A Ford deixou a porta da saída aberta?
Até quem não atua diretamente no setor automotivo soube da saída da americana Ford do mercado brasileiro, com fechamento de suas fábricas em São Bernardo do Campo (SP) e Camaçari (BA). Desde então, uma questão assombra o mercado automotivo nacional: teria a Ford deixado a porta de saída aberta e outras montadoras poderiam segui-la?
Analisando as declarações de praticamente todas as montadoras, investimentos bilionários estão no radar e, assim, uma debandada geral parece ser um devaneio, certo? Bem, voltemos ao caso Ford: tratava-se da montadora que iniciou suas operações no Brasil, em 1919, pavimentando o caminho que depois foi percorrido por General Motors, 1925, Volkswagen, 1953 e FIAT, 1976, formando o grupo que ficou conhecido como o Big-4 brasileiro e que dominou o mercado automotivo nacional até meados dos anos 1990.
É verdade que, em 2020, não tinha mais o mesmo fôlego de outrem, mas ainda era a sexta montadora do país em vendas, com 139 mil veículos de passeio e uma fatia de pouco mais de 7% de participação de mercado. Fora o seguimento de caminhões, onde mantinha percentual ainda maior de participação. E tinha planos futuros: um SUV para substituir o EcoSport, desenvolvido pelo time de Engenharia brasileiro, só aguardava o OK da matriz para sair do papel.
Colocando essas variáveis na equação, anúncios bilionários de investimentos não são garantias inexoráveis de permanecia no país.
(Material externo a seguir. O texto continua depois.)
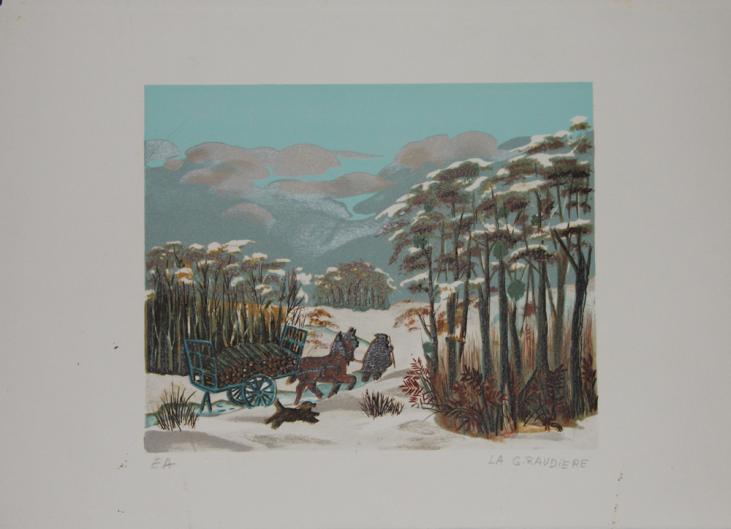 Mady DE LA GIRAUDIERE - Estampe originale - Lithographie - Le coupeur de bois dans la neige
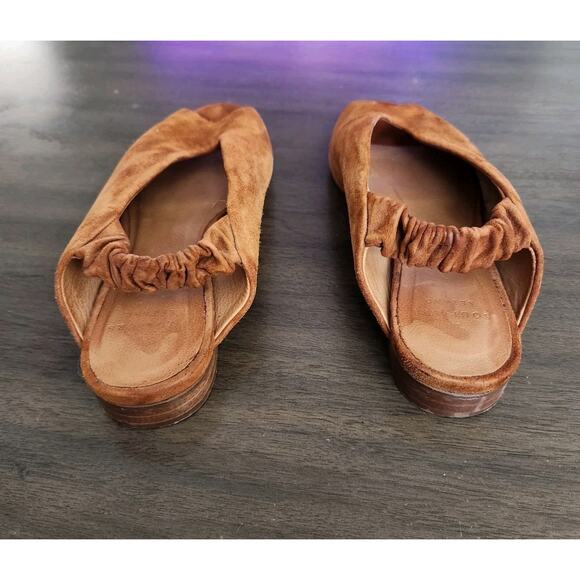 Sezane Les Souliers Brown Suede Flat Sling Back Open Toe Shoes Size 37 / US 6.5 - Picture 5 of 7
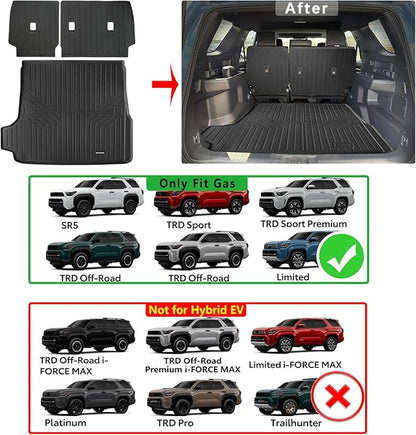 Trunk Mat for 2025 Toyota 4Runner Gas（Non Hybrid EV & i-Force MAX） 5-Seater All Weather Protection TPE Rubber Trunk Liner - Velcro Backrest Protector for Cargo Liners Accessoriess Odorless Anti-Slip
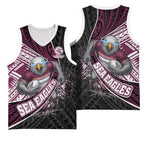 Manly Warringah Sea Eagles Rugby Mascot Basketball Jersey Tribal Polynesian Power Art - Lightning Mascot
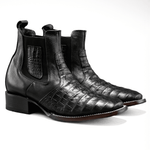 728 Botin Rodeo Punta Cuadrada Imitacion Cocodrilo Negro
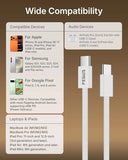 Feder USB-C cable compatibility chart with devices on a brown background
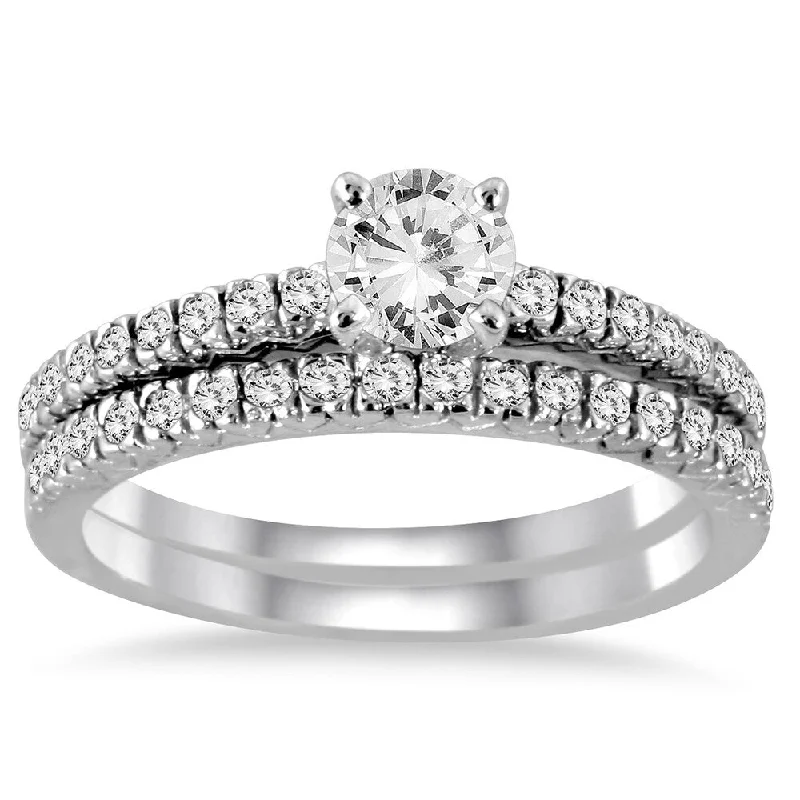 Custom promise rings with engraving-1 Carat TW Diamond Bridal Set in 14K White Gold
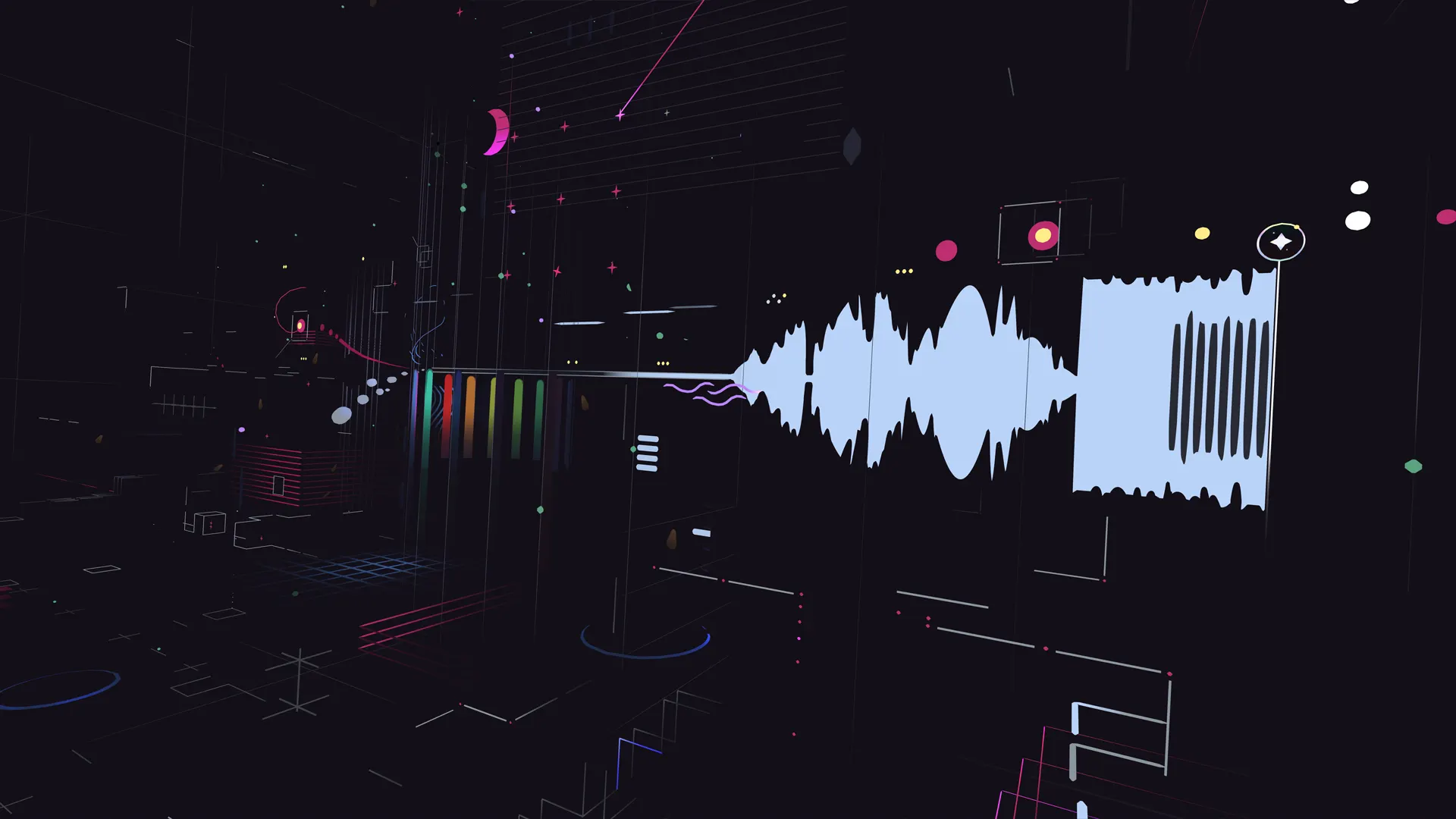 Racers lined up on a neon subatomic racetrack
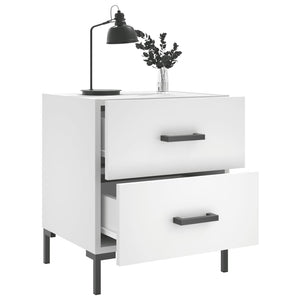 Sängbord vit 40x35x47,5 cm konstruerat trä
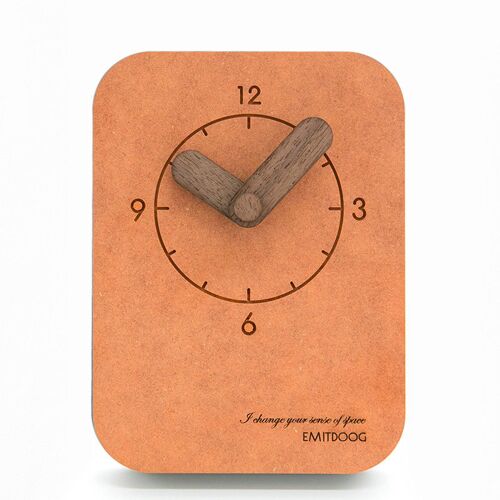 Horloge de Table et Murale Noire en Bois à Mouvement Silencieux 13 x 10 cm Orange YONIS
Investimentos são vitais para a indústria automotiva se atualizar, renovar seus produtos e apresentar novidades em um mercado tão competitivo como o brasileiro. Mas não é de hoje que órgãos como a ANFAVEA alertam que o contexto político e econômico brasileiro torna mais difícil justificar esses investimentos no Brasil junto às matrizes.
Há alguns meses, Carlos Ghosn, ex-homem forte da Aliança Renault-Nissan-Mitsubishi em uma análise sobre a indústria automotiva nacional para o blog Radar Econômico, da Veja, colocou mais lenha nessa fogueira e cravou que “os mais fracos sairão do Brasil”, complementando que “para competir no Brasil precisa ter uma montadora forte”.
A própria Aliança Renault-Nissan hoje, apesar do quarto posto em vendas, com 190 mil veículos e quase 10% de participação de mercado somando as duas marcas, foi classificada como “fraca” pelo polêmico executivo na ocasião.
Se fizermos uma análise mais profunda veremos uma GM sempre alegando baixa lucratividade das suas operações, o grupo responsável pela JAC Motors no Brasil com dívidas superiores à R$ 1 bilhão, a CAOA com uma dívida de R$ 1.6 bilhões junto ao falido Banco Santos, ao mesmo tempo que seu divórcio litigioso com a coreana Hyundai pode resultar em uma “pensão” de US$ 10 bilhões, o Grupo PSA suando sangue para reverter prejuízos com a operação brasileira, alem da percepção de que há uma excessiva preocupação por parte da classe política em Brasília (DF) com as eleições de 2022, em detrimento da situação da economia real e atual.
No mundo dos negócios, as decisões são tomadas com muito estudo e cuidado, mas com base em números e sem nenhum tipo de paixão. Ghosn e ANFAVEA sabem muito bem disso e já mandaram seus recados…
A Ford, a exemplo do que fez no início do século XX, deixou pavimentada a estrada para a porta da saída, e deixou-a aberta! Resta descobrirmos quem vai percorrê-la e quando.
Carlos Barcha é especialista em pneus com 20 anos de experiência no setor automotivo, fundador e CEO da The Consulting Business Solutions. As opiniões e informações aqui expressas são pessoais e não refletem necessariamente o posicionamento destas empresas.